The evidence referred to presents for consideration the question whether promissory notes given in Indian Territory on property then therein render such hypothecation void under the law applicable to that territory, on account of the usurious interest. If the bill of exceptions had disclosed an application by the defendant for a loan to be made in Missouri accompanied by a stipulation that the promissory notes evidencing the debt should be secured by a chattel mortgage of property then in Indian Territory, the agreement might possibly be construed as a Missouri contract, which, so far as it related • to the notes, was not void in that State by reason of the usury, and, these negotiable instruments being valid there, they would be efficacious elsewhere. Hosford v. Nichols, 1 Paige (N. Y.) 220.

22. The rule is quite general that, a mortgage being only an incident of a debt, the validity of the security, so far as it may be affected by usury, is, in the absence of any enactment to the contrary, governed by the principles of law applicable to personal contracts. McIlwaine v. Ellington, 111 Fed. 578 (49 C. C. A. 446: 55 *287L. R. A. 933); Bank v. Doherty, 42 Wash. 317 (84 Pac. 872: 4 L. R. A. [N. S.] 1191: 114 Am. St. Rep. 123); Manhattan Life Ins. Co. v. Johnson, 188 N. Y. 108 (80 N. E. 658: 9 L. R. A. [N. S.] 1142: 11 Ann. Cas. 223); Tenny v. Porter, 61 Ark. 329 (33 S. W. 211). No distinction in this respect exists between real estate and chattel mortgages. Trower Bros. Co. v. Hamilton, 179 Mo. 205 (77 S. W. 1081); Central National Bank v. Cooper, 85 Mo. App. 383.

The notes sued on having been made payable at Kansas City, Missouri, the place there expressly designated became important only for the purpose of making presentment of the negotiable instruments for payment. An action could have been maintained on the notes in any court of competent jurisdiction in the United States where personal service of process could have been had on the defendant. In the absence of the service indicated, an action could also have been supported in any such court to the extent of the defendant’s property if necessary, by the seizure thereof within the territorial jurisdiction and the giving of such notification as the statute demanded, whereupon a judgment of condemnation, in the nature of a proceeding in rem, could have been given pursuant to which the property so taken into possession could have been sold and the proceeds arising therefrom applied on the notes. Any proceeding, however, undertaken to foreclose the chattel mortgage, was not transitory, but was required to be had in Indian Territory where the property was being used.

23. At the trial the plaintiff’s counsel observed:

“We think the defendant should be required to elect under what law they desire to stand on; whether the laws of Arkansas or the laws of the State of Missouri.”

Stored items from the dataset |
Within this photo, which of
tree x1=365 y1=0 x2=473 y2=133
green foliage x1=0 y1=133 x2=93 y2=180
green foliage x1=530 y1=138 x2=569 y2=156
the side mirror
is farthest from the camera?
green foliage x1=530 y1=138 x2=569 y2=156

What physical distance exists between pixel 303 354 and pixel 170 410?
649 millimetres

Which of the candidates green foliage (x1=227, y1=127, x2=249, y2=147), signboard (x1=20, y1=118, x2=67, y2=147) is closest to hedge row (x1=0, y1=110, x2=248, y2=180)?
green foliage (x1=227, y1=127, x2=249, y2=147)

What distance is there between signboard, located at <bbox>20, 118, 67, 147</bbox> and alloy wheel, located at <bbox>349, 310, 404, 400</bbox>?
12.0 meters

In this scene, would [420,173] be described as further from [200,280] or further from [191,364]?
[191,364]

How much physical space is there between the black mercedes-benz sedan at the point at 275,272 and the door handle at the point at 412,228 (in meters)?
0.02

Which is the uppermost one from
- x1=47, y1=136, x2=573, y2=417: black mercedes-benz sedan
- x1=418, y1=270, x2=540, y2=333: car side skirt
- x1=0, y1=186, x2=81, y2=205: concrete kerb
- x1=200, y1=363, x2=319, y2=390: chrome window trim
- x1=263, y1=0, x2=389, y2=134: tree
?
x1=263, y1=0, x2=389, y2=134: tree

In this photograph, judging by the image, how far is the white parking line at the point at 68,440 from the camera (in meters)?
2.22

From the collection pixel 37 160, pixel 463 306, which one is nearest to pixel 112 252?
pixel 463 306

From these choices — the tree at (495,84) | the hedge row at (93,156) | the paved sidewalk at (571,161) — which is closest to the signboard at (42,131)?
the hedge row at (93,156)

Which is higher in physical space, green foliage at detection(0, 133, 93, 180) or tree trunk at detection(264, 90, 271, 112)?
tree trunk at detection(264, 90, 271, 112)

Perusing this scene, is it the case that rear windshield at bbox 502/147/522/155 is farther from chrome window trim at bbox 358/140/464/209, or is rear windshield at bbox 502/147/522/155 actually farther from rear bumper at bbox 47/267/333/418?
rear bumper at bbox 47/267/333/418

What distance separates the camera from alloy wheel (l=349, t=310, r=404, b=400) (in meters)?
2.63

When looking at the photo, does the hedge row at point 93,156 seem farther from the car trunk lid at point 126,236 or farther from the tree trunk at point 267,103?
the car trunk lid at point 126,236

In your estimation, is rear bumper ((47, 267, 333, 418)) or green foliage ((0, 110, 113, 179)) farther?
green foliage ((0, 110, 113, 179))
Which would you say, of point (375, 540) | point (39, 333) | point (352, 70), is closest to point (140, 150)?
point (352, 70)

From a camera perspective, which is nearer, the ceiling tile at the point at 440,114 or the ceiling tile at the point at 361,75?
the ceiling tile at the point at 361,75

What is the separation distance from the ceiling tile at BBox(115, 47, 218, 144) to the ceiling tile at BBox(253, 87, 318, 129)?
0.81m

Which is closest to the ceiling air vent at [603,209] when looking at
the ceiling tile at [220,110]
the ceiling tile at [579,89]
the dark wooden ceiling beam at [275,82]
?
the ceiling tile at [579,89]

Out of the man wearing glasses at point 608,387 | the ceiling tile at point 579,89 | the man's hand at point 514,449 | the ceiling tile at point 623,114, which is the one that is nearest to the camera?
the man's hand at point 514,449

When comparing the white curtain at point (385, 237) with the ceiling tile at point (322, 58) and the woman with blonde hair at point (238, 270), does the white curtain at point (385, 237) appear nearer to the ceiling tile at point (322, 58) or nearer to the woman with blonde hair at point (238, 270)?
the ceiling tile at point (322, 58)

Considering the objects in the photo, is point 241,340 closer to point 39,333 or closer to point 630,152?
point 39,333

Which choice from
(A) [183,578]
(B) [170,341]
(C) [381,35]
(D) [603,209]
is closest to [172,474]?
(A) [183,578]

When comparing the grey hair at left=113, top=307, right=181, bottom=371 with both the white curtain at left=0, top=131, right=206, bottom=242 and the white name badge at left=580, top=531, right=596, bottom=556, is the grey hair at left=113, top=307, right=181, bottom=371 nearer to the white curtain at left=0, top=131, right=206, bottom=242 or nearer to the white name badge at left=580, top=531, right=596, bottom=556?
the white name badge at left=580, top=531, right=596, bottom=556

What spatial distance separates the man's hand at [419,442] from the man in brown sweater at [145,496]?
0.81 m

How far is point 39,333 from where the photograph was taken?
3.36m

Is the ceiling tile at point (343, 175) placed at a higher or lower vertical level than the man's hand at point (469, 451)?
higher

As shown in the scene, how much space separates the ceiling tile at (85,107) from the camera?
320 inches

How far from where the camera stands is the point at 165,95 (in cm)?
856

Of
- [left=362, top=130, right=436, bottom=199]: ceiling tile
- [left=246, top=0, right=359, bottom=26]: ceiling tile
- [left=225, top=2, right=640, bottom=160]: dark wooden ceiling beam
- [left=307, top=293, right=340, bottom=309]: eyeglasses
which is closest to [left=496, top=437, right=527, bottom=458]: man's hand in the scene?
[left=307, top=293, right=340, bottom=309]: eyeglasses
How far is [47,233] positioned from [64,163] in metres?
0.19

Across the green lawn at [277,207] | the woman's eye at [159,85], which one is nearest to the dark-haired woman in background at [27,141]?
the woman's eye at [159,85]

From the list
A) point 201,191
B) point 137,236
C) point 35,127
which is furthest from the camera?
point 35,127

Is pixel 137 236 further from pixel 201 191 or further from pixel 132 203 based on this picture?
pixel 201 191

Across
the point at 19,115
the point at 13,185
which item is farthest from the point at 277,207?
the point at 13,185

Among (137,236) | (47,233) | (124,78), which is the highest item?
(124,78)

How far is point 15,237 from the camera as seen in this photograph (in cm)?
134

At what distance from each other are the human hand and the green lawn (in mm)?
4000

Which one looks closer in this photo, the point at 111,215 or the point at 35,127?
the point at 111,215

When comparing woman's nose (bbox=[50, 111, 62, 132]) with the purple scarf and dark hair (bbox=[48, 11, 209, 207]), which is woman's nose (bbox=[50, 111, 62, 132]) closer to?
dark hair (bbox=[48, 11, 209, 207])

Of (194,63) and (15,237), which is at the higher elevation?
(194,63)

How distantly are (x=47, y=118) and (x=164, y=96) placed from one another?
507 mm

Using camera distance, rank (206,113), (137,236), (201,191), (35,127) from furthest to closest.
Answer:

What is asked |
[a] Reproduce the part of the passage on usury and mortgages starting at "The evidence referred" and ending at "(N. Y.) 220.".
[b] According to the passage on usury and mortgages, where did any proceeding to foreclose the chattel mortgage have to be held?

Task results |
[a]
The evidence referred to presents for consideration the question whether promissory notes given in Indian Territory on property then therein render such hypothecation void under the law applicable to that territory, on account of the usurious interest. If the bill of exceptions had disclosed an application by the defendant for a loan to be made in Missouri accompanied by a stipulation that the promissory notes evidencing the debt should be secured by a chattel mortgage of property then in Indian Territory, the agreement might possibly be construed as a Missouri contract, which, so far as it related • to the notes, was not void in that State by reason of the usury, and, these negotiable instruments being valid there, they would be efficacious elsewhere. Hosford v. Nichols, 1 Paige (N. Y.) 220.

[b] In Indian Territory, where the property was being used.